Normalizing Rest
A friend had major surgery last week. When I went to visit her, she eeked out wearily, “you know you are overworked when you are looking forward to two days in the hospital where you can just lie still in bed.”
That her comment resonated so much with me, versus, say, sounding sad, or bizarre, caught my attention. I am on a quest for rest myself.
After 20 years doing social justice work, I am about to take some time off. It’s bold for me to write that in 12 point font, as I have been whispering it for while – “I’m taking time off.” I have also stopped calling it a sabbatical because that seems to inspire people to ask me what I am going to DO on my sabbatical, i.e., what am I going to PRODUCE. My time off is about doing as little as possible – It is about trying to just be.
My news elicits a range of reactions. Some say, “Wow, I wish I could do that,” or ask “Aren’t you worried about money?” Given the work I do, I find it challenging to manage the assumptions and projections around privilege embedded in many reactions, most of which are off-base, but I manage them in service of the intriguing dialogue that inevitably follows — dialogue often marked by effusive praise and exclamations of bravery. I appreciate the cheerleading, and, I hear underneath it the assessment that it’s radical, and even a wee bit crazy, to rest.
On my own journey learning and teaching about self care, I have come to realize that I am not without skill at energy management. I walk; I swim; I workout. Movement and exercise induce emotional composure, clearer thinking, and ultimately, increased productivity. I move to access my creativity; I get outside to open my mind. These practices are good for me, and they make me better able to support social justice leaders. When I don’t do these things, and I often don’t, I get tired, impatient, less creative, less resourceful. I see the limits of my contributions, and the toll on me, my clients, and my family. I learned all this experientially, although these ideas I found later well-explained in a 2001 Harvard Business Review article — “The Making of a Corporate Athlete.” (Source) While the title may not resonate with Move to End Violence blog readers, the central takeaway that chronic stress without recovery depletes our resources may strike a chord.
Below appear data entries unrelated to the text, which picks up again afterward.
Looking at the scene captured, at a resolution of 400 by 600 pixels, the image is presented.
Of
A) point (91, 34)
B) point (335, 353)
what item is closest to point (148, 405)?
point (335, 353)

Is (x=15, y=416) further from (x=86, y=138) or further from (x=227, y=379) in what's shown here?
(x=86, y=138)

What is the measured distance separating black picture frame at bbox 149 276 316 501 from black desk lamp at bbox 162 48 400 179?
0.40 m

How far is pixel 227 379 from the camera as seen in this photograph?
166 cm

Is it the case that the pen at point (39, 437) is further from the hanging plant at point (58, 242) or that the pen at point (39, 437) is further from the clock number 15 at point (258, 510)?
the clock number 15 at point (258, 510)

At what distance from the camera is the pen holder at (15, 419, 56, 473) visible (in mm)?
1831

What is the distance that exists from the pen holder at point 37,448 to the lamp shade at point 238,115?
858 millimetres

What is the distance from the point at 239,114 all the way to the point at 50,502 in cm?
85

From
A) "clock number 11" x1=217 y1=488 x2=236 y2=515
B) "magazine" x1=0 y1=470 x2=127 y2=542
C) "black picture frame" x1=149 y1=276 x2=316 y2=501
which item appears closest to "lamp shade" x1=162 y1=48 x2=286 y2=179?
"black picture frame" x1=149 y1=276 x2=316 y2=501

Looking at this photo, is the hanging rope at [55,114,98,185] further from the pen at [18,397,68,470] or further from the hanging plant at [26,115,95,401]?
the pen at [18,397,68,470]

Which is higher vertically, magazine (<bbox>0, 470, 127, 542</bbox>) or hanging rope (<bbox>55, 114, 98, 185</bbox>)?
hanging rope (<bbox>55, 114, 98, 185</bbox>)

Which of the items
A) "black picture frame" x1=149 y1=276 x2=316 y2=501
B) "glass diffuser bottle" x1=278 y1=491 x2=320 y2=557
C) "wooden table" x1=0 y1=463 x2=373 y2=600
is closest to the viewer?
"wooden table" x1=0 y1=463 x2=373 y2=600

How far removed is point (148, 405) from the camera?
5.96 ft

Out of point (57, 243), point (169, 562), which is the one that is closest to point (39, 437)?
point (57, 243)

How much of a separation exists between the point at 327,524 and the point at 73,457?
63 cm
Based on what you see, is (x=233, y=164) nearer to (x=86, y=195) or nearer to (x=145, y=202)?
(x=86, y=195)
Why does this matter? Like every activist I know, I am a relentless overworker. I do what I do because the need is so great, because people are suffering, because so much is unjust, and resting feels self indulgent, disrespectful, and frankly, dangerous. My clients rarely rest. How dare I? So, I keep pace, and sometimes even use my reservoir as an outside-the-trenches person, to set or increase the pace when my clients are worn out. And around and around we go, as I watch my clients become depleted and I oscillate between encouraging them to take better care, and wearing myself out overcompensating for the fact that they rarely do!
My work life to date has been defined by “It’s me OR the work.” Work always “wins.” While I am grateful that I have skills in energy management, I have an intuitive knowing that the intent behind my energy management feels, well, abusive vs. supportive. Meaning, I don’t do these things as an act of compassion for my whole self, but to suck more productivity out of a weary body. Even my energy management is a way of driving myself.
“In my time off I hope to embed recovery practices so that when I re-emerge, I can more fully incorporate rest and renewal into daily life so I don’t feel a need to withdraw completely from it.”
Burning the candle at both ends both comes naturally to me and mirrors my clients and thus, has always provided me street creds. Managing my energy is wise and I should continue to do it, but I want to do so to support myself instead of to exploit what my body can deliver when I manage it for maximum productivity.
In my time off, I hope to embed recovery practices so that when I re-emerge, I can more fully incorporate rest and renewal into daily life so I don’t feel a need to withdraw completely from it, and so that my life is defined by a more humane relationship between “me AND the work. ”
You may know that the word Sabbatical comes from the Mosaic commandment to desist from tilling the land in the seventh year. A pause so that people can return, and the land can return, to a fruitful state of being. That this might be a cyclical stage, a normal stage – vs, say, a radical concept, is why I titled this entry “Normalizing Rest.” Because I don’t relate much to the very subjective word “normal,” I thought of changing the title. But when I looked at it a second time, I saw, “Norma-lizing Rest.” Given that Norma Wong, Move to End Violence’s faculty, is helping champion the importance of self-care and has helped many of us better understand the importance of rest and renewal, I decided as a personal expression of gratitude, to keep it.